Isso significa que você não é, bioquimicamente, às 10h a mesma pessoa que é às 10h. Significa que as noites são um horário mais perigoso para tomar grandes doses do analgésico acetaminofeno: as enzimas hepáticas que protegem contra overdose tornam-se escassas. Significa que as vacinas administradas de manhã e à noite trabalhar diferente, e que os trabalhadores do turno da noite, que desobedecem cronicamente aos seus relógios, apresentam taxas mais elevadas de doenças cardíacas e diabetes. Pessoas cujos relógios andam rápido ou devagar ficam presas num estado hediondo de jet lag perpétuo.
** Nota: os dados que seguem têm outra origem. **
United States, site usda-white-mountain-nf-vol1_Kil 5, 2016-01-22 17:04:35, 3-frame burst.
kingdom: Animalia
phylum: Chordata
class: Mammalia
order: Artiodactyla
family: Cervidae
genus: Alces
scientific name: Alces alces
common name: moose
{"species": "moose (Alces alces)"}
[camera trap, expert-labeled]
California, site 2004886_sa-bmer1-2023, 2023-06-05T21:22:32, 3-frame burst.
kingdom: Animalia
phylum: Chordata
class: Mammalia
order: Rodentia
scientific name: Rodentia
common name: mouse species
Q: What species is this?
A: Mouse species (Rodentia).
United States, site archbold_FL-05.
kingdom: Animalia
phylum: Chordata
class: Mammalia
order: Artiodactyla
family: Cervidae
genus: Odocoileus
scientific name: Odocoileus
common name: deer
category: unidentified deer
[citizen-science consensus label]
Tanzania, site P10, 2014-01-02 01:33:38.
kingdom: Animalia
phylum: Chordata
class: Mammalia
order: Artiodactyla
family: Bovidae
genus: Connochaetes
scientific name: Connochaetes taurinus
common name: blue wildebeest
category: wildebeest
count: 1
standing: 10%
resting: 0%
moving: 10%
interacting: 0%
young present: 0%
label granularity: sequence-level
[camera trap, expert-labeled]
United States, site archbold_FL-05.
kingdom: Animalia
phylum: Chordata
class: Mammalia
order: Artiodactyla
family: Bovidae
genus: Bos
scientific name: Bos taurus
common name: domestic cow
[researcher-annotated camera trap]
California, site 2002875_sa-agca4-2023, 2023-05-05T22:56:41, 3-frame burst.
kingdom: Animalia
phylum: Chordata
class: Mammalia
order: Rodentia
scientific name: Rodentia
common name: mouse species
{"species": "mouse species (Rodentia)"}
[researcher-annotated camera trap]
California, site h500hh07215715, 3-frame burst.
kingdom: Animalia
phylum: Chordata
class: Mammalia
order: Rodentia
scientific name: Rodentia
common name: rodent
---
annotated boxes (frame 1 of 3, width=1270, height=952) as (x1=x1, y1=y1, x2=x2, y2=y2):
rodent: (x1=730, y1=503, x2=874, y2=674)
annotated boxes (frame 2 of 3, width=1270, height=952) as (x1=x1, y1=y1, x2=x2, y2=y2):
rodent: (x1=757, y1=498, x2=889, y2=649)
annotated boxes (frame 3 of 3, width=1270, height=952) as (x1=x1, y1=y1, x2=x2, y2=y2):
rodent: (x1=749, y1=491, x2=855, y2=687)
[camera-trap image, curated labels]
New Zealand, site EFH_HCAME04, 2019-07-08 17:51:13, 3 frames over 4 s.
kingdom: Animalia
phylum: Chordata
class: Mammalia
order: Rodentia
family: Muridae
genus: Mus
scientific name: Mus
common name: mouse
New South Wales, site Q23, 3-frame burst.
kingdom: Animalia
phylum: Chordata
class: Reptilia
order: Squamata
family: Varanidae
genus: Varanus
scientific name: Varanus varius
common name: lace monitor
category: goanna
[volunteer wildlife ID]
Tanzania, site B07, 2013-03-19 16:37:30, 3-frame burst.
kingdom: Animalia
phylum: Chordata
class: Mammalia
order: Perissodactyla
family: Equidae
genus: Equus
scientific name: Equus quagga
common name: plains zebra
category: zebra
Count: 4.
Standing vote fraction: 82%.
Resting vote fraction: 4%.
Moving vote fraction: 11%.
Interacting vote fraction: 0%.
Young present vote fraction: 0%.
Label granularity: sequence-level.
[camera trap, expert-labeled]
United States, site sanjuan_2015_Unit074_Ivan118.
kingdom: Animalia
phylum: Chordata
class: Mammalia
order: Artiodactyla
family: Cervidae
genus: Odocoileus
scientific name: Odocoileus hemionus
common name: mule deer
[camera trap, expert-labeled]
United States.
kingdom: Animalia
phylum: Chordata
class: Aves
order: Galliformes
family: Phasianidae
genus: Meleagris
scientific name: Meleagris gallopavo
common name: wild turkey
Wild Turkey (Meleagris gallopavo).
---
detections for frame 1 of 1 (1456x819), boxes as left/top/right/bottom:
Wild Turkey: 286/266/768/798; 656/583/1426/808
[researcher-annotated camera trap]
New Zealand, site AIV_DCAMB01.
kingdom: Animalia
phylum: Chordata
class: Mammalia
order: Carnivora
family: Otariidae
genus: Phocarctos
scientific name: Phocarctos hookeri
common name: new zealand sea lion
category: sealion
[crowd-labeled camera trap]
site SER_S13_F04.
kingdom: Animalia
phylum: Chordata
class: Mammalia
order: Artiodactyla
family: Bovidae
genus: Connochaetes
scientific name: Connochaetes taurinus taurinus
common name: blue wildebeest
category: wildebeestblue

“Estamos ligados a este dia de uma forma que acho que as pessoas simplesmente rejeitam”, disse-me a bioquímica Carrie Partch. Se compreendermos melhor o relógio, argumentou ela, poderemos acertá-lo. Com essas informações, poderemos moldar o tratamento de doenças, desde diabetes até câncer.

Introdução

Durante mais de um quarto de século, Partch viveu entre os orquestradores do relógio circadiano, as proteínas cuja ascensão e queda controlam o seu funcionamento. Como pós-doutora, ela produziu a primeira visualização do par de proteínas ligado em seu coração, CLOCK e BMAL1. Desde então, ela continuou a tornar visíveis as espirais e reviravoltas dessas e de outras proteínas do relógio, ao mesmo tempo em que mapeava como as mudanças em sua estrutura adicionam ou subtraem o tempo do dia. Suas conquistas na busca por esse conhecimento lhe renderam algumas das mais altas honrarias neste campo da ciência: o Prêmio Margaret Oakley Dayhoff da Sociedade Biofísica em 2018, e o Prêmio da Academia Nacional de Ciências em Biologia Molecular em 2022.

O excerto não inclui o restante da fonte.